-- start of TASK INPUT --
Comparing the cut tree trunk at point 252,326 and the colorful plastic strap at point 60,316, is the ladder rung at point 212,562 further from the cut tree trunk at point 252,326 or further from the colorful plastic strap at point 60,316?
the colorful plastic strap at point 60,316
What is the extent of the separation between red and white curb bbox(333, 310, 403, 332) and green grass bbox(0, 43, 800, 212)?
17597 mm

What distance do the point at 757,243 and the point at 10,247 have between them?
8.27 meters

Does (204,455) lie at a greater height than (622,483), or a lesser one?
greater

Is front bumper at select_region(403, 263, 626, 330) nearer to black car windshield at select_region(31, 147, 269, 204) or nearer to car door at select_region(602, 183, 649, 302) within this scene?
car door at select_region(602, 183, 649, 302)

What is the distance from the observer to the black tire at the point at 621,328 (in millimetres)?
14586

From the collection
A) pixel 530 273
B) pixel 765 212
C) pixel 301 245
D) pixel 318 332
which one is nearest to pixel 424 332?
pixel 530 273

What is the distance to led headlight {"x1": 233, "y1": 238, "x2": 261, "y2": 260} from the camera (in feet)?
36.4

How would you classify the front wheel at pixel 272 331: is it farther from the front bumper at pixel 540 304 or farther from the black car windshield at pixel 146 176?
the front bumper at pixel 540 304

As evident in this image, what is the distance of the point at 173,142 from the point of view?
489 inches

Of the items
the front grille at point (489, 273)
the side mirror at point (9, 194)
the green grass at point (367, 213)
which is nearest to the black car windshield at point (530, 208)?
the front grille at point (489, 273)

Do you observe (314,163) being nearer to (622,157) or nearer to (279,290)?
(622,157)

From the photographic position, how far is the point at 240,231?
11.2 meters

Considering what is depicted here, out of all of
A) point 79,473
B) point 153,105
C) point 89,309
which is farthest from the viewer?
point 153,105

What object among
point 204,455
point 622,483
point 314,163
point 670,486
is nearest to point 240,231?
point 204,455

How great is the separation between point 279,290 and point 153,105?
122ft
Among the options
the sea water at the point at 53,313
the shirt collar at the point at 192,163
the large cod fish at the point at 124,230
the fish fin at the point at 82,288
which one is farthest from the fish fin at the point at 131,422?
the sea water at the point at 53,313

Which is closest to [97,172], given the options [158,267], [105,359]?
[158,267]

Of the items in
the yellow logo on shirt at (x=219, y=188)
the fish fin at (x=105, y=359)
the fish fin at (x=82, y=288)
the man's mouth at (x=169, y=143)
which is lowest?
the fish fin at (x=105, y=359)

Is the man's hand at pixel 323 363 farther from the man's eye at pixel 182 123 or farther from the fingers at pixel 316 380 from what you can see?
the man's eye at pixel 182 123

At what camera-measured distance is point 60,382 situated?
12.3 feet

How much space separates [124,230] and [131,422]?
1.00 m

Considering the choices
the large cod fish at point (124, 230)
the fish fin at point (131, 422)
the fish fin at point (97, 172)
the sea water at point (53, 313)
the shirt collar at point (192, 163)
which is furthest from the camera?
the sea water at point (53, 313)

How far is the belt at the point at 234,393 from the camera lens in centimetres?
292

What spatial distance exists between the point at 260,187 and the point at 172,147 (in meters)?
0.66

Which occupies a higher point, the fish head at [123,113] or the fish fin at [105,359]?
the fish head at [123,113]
-- end of TASK INPUT --
**GOAL:** Copy the records verbatim, from the line containing "At what camera-measured" through the end of the records.

**EXERCISE SOLUTION:**
At what camera-measured distance is point 60,382 situated?
12.3 feet

How much space separates [124,230] and [131,422]?
1.00 m

Considering the choices
the large cod fish at point (124, 230)
the fish fin at point (131, 422)
the fish fin at point (97, 172)
the sea water at point (53, 313)
the shirt collar at point (192, 163)
which is furthest from the camera?
the sea water at point (53, 313)

How far is the belt at the point at 234,393 from the camera lens in centimetres?
292

What spatial distance exists between the point at 260,187 and the point at 172,147 (in meters)?
0.66

Which occupies a higher point, the fish head at [123,113] or the fish fin at [105,359]?
the fish head at [123,113]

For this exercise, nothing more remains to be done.